12. Alors cette foi, que fait-elle ? Que fait-elle avec de si imposants témoignages de l’Écriture, avec de si nombreux enseignements, des exhortations si variées et si puissantes ? Elle nous met en état de voir, maintenant à travers un miroir, en énigme, et plus tard face à face. Cette fois encore ne songe pas à ta face extérieure, mais à la face de ton cœur. Force ton cœur à s’appliquer aux choses divines, contrains-le, presse-le. Rejette toute image corporelle. Tu ne saurais dire en la voyant : Dieu est cela, dis au moins : Il n’est pas cela. Quand pourras-tu dire de Dieu : C’est cela ? Pas même quand tu le verras, car Celui que tu verras est ineffable. L’Apôtre publie qu’il a été ravi au troisième ciel et qu’il y a entendu des paroles ineffables. Si des paroles sont ineffables, que penser de Celui de qui elles viennent ? Tu penses donc à Dieu, et à ton esprit se présente sous forme humaine, une merveilleuse et immense étende. La voilà devant ta pensée ; c’est quelque chose de grand, de vaste, une immense étendue enfin. Mais, ou bien elle est limitée, et limitée elle n’est point Dieu ; ou bien elle n’est pas limitée, et alors où en est la face ? Tu te représentes cette stature immense, mais pour lui donner des membres il faut lui assigner des bornes ; comment sans cela distinguer ces membres ? Que fais-tu donc, pensée folle et charnelle ? Tu construis une masse énorme, tu lui donnes d’autant plus d’étendue que tu crois par là honorer Dieu davantage. Mais tout autre ne peut-il y ajouter une coudée et la rendre plus grande encore ?
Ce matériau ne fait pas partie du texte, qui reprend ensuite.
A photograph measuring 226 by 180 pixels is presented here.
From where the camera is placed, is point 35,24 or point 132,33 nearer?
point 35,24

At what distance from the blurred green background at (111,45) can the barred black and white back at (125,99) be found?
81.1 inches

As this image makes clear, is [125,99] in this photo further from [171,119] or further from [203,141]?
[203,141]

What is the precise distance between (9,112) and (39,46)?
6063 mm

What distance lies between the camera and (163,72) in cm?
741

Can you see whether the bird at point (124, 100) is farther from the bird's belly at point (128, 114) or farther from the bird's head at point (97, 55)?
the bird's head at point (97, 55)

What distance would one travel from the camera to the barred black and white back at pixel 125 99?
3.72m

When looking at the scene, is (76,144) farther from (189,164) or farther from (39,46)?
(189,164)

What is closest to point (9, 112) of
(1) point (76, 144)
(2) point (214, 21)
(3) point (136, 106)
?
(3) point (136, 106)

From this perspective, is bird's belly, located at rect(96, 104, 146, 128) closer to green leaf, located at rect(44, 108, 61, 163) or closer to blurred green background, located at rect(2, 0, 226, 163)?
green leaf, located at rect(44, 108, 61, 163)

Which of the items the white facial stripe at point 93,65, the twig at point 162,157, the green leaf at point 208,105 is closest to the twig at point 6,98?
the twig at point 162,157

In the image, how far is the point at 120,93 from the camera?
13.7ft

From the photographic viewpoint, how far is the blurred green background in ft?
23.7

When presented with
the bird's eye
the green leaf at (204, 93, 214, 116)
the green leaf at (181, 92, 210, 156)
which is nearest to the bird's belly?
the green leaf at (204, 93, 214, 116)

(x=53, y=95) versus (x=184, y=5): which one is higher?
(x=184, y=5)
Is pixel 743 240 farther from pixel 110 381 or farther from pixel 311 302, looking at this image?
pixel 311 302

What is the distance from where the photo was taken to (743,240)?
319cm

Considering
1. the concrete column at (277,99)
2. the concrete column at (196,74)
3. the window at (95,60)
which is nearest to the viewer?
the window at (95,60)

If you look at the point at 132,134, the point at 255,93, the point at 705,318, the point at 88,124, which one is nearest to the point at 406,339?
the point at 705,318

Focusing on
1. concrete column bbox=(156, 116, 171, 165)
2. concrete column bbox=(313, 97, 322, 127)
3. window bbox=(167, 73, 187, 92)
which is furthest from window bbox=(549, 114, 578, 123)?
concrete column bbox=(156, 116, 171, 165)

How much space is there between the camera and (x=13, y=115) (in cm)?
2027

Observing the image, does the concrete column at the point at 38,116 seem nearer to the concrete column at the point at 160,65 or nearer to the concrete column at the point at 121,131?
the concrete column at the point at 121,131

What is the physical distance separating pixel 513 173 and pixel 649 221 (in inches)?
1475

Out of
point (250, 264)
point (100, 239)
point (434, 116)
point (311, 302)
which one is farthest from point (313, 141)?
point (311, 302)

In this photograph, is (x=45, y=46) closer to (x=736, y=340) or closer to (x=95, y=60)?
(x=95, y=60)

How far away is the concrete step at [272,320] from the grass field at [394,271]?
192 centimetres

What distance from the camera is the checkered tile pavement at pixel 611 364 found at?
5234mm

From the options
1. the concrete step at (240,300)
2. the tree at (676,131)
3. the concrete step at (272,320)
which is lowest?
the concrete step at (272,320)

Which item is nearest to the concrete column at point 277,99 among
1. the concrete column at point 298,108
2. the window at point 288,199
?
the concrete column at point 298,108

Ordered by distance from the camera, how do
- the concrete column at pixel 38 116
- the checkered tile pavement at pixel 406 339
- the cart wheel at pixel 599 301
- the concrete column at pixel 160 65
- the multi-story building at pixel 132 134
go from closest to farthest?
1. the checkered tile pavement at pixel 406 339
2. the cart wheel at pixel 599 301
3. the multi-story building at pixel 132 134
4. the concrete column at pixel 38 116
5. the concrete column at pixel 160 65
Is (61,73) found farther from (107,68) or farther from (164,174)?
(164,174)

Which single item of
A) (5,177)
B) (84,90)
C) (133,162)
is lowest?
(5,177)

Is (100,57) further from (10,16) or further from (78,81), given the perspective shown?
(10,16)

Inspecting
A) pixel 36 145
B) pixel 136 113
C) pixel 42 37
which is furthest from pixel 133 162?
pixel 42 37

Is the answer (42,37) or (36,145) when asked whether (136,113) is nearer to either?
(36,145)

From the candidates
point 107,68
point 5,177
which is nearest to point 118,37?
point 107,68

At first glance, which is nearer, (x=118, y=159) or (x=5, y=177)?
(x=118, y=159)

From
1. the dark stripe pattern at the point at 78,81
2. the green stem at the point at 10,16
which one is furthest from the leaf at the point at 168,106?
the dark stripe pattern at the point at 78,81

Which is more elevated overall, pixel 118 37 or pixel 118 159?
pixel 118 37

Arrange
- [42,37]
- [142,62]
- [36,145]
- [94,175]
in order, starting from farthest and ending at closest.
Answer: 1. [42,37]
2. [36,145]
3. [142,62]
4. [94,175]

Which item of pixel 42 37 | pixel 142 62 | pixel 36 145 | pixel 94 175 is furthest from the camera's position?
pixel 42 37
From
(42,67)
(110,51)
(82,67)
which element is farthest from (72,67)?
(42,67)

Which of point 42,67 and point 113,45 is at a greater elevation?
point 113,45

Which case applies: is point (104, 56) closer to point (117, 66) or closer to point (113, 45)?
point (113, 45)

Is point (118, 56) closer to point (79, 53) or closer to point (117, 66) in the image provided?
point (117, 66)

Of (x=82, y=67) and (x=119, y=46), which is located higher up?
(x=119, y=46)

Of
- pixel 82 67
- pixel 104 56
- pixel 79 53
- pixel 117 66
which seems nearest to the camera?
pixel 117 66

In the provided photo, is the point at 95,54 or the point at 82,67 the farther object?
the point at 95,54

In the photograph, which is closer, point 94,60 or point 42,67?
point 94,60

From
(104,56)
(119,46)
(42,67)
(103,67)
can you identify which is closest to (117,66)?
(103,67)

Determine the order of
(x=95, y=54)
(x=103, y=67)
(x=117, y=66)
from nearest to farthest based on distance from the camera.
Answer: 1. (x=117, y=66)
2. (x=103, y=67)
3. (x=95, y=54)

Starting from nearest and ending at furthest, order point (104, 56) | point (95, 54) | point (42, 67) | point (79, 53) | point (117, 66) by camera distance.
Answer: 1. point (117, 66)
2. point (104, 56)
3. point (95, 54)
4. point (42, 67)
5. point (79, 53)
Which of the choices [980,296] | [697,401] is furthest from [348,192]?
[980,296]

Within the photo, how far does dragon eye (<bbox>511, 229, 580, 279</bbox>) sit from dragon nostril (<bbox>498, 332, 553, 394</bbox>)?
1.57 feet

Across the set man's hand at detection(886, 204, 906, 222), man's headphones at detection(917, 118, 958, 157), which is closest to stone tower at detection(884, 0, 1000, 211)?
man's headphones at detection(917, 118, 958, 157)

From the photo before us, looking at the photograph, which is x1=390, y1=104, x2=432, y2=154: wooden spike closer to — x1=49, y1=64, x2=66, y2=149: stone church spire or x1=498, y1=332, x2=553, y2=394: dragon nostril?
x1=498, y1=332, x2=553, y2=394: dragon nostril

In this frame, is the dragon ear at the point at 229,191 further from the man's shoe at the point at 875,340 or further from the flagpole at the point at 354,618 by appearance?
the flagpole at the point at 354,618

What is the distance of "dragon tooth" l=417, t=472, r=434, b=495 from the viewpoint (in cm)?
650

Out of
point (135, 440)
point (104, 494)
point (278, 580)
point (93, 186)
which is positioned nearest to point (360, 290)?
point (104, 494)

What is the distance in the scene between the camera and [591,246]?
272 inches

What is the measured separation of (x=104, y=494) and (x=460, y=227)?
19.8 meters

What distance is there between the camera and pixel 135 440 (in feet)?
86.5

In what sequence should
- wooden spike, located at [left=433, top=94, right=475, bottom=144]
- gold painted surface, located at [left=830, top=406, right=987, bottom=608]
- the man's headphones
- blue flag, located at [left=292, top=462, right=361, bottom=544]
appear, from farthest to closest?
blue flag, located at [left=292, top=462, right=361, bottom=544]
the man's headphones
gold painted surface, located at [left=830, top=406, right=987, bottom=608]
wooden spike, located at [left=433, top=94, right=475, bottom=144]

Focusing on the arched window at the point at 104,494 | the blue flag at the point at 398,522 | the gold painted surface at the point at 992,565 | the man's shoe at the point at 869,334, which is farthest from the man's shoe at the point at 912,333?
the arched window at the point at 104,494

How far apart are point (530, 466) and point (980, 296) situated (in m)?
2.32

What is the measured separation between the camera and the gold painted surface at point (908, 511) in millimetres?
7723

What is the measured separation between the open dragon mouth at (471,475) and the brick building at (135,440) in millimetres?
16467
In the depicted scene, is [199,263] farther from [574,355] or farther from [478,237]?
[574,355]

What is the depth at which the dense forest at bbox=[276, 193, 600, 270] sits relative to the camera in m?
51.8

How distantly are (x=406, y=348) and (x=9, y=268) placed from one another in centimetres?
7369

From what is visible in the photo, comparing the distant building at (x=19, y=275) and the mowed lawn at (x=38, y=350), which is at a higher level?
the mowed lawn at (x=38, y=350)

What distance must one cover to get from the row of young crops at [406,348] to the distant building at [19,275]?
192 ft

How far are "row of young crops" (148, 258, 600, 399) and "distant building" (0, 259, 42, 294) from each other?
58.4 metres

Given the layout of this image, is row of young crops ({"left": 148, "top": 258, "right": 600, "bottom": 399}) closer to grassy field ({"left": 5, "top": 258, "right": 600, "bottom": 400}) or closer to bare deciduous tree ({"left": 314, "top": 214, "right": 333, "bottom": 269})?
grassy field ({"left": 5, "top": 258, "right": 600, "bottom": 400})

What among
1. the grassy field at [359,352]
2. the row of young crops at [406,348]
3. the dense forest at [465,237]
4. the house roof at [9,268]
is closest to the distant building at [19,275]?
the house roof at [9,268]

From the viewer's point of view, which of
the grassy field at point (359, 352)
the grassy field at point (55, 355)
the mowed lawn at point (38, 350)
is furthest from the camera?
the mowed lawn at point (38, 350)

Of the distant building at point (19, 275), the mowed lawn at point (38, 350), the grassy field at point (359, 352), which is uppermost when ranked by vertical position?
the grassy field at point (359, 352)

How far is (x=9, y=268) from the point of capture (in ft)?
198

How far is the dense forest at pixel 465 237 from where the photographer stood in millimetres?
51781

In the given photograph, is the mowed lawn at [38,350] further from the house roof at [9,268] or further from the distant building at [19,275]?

13. J’ai lu néanmoins, dis-tu. – Qu’as-tu lu ? Tu n’y as rien compris. Dis cependant, qu’as-tu lu ? Ne repoussons pas cet enfant qui joue avec les imaginations de son cœur. Qu’as-tu donc lu ? – « Le ciel est mon trône et la terre l’escabeau de mes pieds [2]. » C’est vrai ; moi aussi j’ai lu cela. T’estimes-tu plus que moi parce qu’en lisant tu as cru ? Mais je crois aussi ce que tu viens de rappeler. Croyons donc ensemble. Et puis ? Cherchons ensemble. Retiens bien ce que tu as lu et ce que tu crois. « Le ciel est mon trône, c’est-à-dire mon siège, car tel est le sens de ce mot dérivé du grec ; « et la terre, l’escabeau de mes pieds. » Or n’as-tu pas lu aussi : « Qui a mesuré le ciel avec la paume de sa main[3] ? » Tu l’as lu sans doute et tu confesses également que tu le crois. Ainsi nous avons lu tous deux et tous deux nous croyons ces passages. Réfléchis maintenant et enseigne-moi ; sois mon maître, je me fais ton élève. Enseigne-moi, je t’en prie. Est-il un homme qui siège sur la paume de sa main ?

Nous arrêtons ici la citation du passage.